Isabella Pelizzatti Perego: il Nebbiolo in famiglia

La figlia di Arturo, l'uomo del rilancio negli anni Ottanta, gestisce l'azienda Arpepe insieme ai fratelli Guido ed Emanuele. Il Sassella Rocce Rosse 2007 è tra i migliori vini italiani "In Valtellina i giovani hanno riscoperto l'amore per la viticoltura"

Il mondo del vino protagonista a Lariofiere

Il mondo del vino protagonista a Lariofiere

SONDRIO, papà Arturo ne sarebbe fiero. Del resto era stato lui, nel 1984, a rilanciare l’azienda storica che il padre Guido aveva dovuto in buona parte cedere per motivi di salute e a scommettere sul Nebbiolo, vitigno mitico della sua Valtellina che ricama i pendii scoscesi delle Alpi Retiche, tra terrazzamenti scavati nella roccia e riempiti di terra del fondovalle. Oggi sono i suoi tre figli a portare avanti la grande tradizione di Arpepe, azienda letteralmente mimetizzata nella montagna a fianco di Sondrio. Ed è lei, Isabella Pelizzatti Perego, assieme ai fratelli Emanuele e Guido, il volto e la voce di questa bella parabola della viticoltura eroica sulla sponda Retica dell’Adda.

Il vostro ‘Sassella Rocce Rosse 2007’ sta vivendo il suo momento di gloria. «Si è recentemente piazzato al sesto posto nella classifica dei 50 migliori vini italiani e sono in arrivo altri importanti riconoscimenti per questo prodotto che matura 4 anni in botti grandi e dà il meglio di sé dopo un affinamento prolungato in bottiglia.

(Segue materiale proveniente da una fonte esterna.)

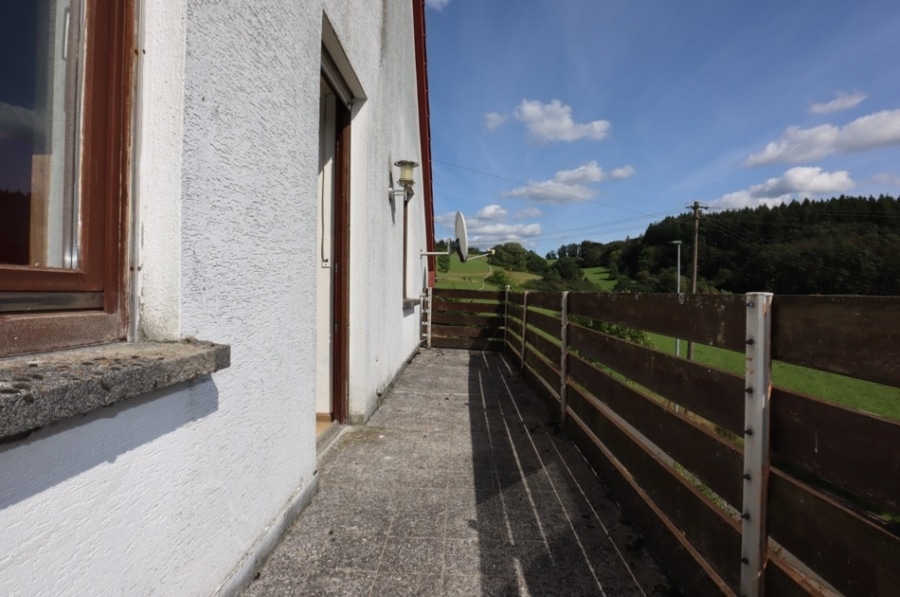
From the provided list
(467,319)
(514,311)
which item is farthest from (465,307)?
→ (514,311)

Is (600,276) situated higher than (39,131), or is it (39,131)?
(600,276)

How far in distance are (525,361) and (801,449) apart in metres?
5.65

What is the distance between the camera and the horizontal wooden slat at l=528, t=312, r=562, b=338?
497 centimetres

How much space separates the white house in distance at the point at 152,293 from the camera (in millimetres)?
1120

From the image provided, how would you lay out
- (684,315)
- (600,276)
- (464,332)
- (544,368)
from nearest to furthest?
(684,315) < (544,368) < (464,332) < (600,276)

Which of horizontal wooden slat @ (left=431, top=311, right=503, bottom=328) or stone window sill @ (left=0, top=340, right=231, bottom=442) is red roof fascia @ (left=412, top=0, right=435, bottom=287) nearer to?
horizontal wooden slat @ (left=431, top=311, right=503, bottom=328)

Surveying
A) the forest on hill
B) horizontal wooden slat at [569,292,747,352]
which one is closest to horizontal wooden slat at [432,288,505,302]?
horizontal wooden slat at [569,292,747,352]

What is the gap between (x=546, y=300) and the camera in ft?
18.4

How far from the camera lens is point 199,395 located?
64.8 inches

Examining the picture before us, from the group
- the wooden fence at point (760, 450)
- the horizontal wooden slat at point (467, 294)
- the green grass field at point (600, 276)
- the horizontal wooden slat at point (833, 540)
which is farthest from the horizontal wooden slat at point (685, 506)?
the green grass field at point (600, 276)

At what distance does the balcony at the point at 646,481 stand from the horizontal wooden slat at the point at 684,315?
1cm

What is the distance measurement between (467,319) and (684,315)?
28.8 ft

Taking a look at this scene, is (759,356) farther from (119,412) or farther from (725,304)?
(119,412)

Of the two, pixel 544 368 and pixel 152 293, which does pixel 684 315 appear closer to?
pixel 152 293
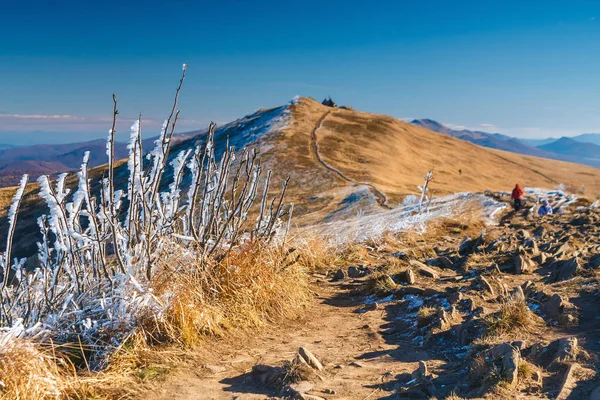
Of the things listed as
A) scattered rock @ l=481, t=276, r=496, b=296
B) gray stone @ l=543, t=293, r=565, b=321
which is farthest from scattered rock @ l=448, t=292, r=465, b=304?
gray stone @ l=543, t=293, r=565, b=321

La produzione è limitata: tra le 10 e le 18mila bottiglie. Ma resta l’icona della casa, un prodotto che realizziamo solo nelle migliori annate».

Certo che la Valtellina del vino non è più quella di un tempo. «Alcune discutibili operazioni imprenditoriali negli anni Settanta hanno influito sulla qualità e il graduale abbandono della montagna ha tolto manodopera e passione. Siamo passati dai 5mila ettari vitati di un tempo agli attuali 800. Ma negli ultimi anni stiamo assistendo a una rinascita: è triplicato il numero delle aziende che vinificano in proprio e molti giovani, grazie alla viticoltura, hanno ritrovato il senso di appartenenza alla loro terra».

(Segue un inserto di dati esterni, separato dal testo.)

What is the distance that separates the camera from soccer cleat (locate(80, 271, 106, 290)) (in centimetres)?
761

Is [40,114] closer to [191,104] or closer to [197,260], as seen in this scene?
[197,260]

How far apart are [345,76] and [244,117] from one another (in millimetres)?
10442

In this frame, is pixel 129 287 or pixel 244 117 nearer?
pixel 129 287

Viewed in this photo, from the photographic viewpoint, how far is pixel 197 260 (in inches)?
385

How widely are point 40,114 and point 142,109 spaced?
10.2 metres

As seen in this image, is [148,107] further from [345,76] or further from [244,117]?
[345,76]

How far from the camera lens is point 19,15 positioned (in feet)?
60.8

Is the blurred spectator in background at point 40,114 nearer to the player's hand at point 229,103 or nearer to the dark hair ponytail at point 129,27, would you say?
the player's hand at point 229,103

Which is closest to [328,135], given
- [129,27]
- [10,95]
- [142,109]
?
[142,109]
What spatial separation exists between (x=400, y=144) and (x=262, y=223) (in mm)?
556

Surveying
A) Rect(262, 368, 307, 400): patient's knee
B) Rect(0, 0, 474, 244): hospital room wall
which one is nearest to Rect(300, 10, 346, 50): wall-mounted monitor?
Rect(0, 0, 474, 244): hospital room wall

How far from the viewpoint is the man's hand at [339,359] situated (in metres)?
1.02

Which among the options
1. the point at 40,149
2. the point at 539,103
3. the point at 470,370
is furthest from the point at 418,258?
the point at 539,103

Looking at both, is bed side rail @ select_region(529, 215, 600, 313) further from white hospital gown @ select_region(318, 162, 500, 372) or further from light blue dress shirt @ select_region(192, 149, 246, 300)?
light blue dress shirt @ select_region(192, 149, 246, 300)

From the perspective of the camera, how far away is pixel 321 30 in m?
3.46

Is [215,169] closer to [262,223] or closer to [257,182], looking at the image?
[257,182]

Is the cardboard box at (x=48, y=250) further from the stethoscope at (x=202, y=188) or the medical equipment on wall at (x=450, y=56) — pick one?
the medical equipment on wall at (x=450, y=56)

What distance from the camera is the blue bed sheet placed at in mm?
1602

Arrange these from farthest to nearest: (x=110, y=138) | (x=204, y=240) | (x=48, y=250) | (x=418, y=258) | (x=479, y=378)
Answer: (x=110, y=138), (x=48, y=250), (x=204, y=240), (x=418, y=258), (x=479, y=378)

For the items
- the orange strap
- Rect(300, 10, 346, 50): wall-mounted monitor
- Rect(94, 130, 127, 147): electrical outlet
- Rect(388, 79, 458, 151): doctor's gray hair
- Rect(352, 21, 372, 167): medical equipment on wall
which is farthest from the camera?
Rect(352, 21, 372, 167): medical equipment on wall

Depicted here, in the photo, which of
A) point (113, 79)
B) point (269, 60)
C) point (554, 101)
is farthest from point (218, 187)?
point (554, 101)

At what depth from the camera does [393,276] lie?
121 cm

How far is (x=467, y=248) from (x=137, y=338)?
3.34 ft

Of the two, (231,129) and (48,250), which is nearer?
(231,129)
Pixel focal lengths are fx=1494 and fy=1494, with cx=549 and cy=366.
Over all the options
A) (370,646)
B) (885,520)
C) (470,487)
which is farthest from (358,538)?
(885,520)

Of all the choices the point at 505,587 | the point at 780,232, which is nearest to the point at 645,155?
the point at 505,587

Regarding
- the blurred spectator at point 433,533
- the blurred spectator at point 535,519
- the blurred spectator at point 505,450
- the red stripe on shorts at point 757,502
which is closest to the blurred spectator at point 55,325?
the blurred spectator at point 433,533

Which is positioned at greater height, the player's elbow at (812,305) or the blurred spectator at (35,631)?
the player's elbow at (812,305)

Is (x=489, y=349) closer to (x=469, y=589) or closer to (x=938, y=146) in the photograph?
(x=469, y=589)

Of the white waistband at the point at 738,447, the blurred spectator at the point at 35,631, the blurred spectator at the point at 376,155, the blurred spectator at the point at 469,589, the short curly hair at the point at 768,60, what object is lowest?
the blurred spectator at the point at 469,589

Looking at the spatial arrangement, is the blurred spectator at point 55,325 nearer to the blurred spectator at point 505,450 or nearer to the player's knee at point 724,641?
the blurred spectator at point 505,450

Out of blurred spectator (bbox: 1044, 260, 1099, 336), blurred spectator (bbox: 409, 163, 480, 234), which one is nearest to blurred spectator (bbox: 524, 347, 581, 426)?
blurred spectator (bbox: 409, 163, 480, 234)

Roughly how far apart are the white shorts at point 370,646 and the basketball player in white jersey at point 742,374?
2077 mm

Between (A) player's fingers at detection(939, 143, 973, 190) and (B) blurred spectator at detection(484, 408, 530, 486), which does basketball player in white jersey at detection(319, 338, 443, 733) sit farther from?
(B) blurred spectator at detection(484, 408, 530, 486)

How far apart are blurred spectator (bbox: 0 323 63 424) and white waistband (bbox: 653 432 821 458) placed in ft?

Il vostro ‘Ultimi Raggi’ è una sorpresa. «È la nostra vendemmia tardiva e proviene dai terreni che si trovano a quote elevate, attorno ai 600 metri. Ha una ricchezza e una concentrazione maggiori rispetto alle nostre tradizionali riserve, ma senza che questa corposità vada a scapito del facile approccio per chi lo consuma».

Quindi la tesi che i vini valtellinesi siano pesanti è pura eresia? «È così. Anche rispetto a quello della Langa piemontese, il nostro Nebbiolo rivela maggiore freschezza e mineralità: è in grado di esaltare abbinamenti classici con i piatti della tradizione, sciatt, pizzoccheri, selvaggina, ma anche con il pesce. Ovviamente vanno rispettati certi accorgimenti. Per il Sassella Rocce Rosse la temperatura ideale sui 15 gradi esalta meglio il suo profilo aromatico, i sentori di ciliegia e tabacco e le note ematiche e di pepe».

In vigna come nella vita: per andare avanti, ogni tanto bisogna tornare indietro? «Nostro padre ci ha insegnato ad avere rigore e a rispettare il giusto tempo di attesa, ben sapendo che in cantina servono tini, botti grandi, vasche in acciaio e cemento ma anche un sacco pieno di pazienza e che la vigna è metereopatica: nulla è regalato. E così, a 600 metri di altitudine, continua ad avere senso impegnare 1.500 ore di lavoro l’anno per ogni ettaro, quando alle aziende vitivinicole che si trovano in collina bastano 400 ore. La Valtellina è così: una regione vitata che può produrre al massimo 4 milioni di bottiglie. A ben guardare, è una goccia di vino nel mare enologico del mondo. Ma che goccia!».